WHAT IS REQUIRED.
Answer these about the forum thread on the EEPROM example below:
(a) According to the comment in the example code, what range do analog inputs cover?
(b) Which functions does the poster recommend for storing all 10 bits?
(c) In the poster's follow-up, what effect does dividing by 4 have on the value's bits?

— BEGIN PASSAGE PROVIDED —

Issue / bad logic in EEPROM example

I was looking through the example code for the EEPROM library, and noticed this mistake:

Need to divide by 4 because analog inputs range from
0 to 1023 and each byte of the EEPROM can only hold a
value from 0 to 255.

int val = analogRead(0) / 4;

Whoever wrote the above doesn't seem to realize that dividing by 4 is NOT the right approach to storing a number than can range from 0 to 1023. Basically what we have here is a number that should take no more than 10 bits to store (2 ^ 10 = 1024). So, dividing by 4 isn't really what we want. Instead, I would suggest using the highByte() / lowByte() functions, as that will split the word into two separate bytes. By definition a word (2 bytes) can store a unsigned number in the range 0 to 65535 (one less than 2 ^ 16).

I'm just sayin'...


Upon further reflection, I suppose that the way the code in the example is written is not so bad, assuming that you don't care to store all 10 bits. Dividing by 4 will have the effect of just discarding the lower 2 bits and storing the most significant 8 bits. Which may be fine for most folks. But if you want to store all 10 bits, then I recommend using the highByte() and lowByte(), as I said.


A few things...

Thank you for the follow-up.

Excellent observation and write-up.

Do not run sock puppets.

— END PASSAGE PROVIDED —
— BEGIN EXTRACTED DATA —

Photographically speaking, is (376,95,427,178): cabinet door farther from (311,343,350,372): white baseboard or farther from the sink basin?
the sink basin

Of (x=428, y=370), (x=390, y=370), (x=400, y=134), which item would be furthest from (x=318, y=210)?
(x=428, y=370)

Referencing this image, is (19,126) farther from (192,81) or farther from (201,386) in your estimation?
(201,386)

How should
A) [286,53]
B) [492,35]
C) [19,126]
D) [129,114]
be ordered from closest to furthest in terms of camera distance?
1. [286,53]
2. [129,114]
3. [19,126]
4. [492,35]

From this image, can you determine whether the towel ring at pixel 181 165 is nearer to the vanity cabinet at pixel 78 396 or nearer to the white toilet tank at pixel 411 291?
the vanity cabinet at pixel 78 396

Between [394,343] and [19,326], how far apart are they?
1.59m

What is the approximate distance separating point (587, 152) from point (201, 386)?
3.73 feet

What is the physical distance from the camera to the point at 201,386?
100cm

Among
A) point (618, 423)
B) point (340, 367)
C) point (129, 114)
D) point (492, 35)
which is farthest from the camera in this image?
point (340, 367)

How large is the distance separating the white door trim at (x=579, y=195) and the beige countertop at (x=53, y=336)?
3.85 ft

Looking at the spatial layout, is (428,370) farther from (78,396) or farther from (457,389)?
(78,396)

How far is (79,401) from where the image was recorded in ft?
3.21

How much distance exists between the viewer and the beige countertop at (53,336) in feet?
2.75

— END EXTRACTED DATA —

OUTPUT FOR THIS EXERCISE.
(a) 0 to 1023.
(b) highByte() and lowByte().
(c) It discards the lower 2 bits and stores the most significant 8 bits.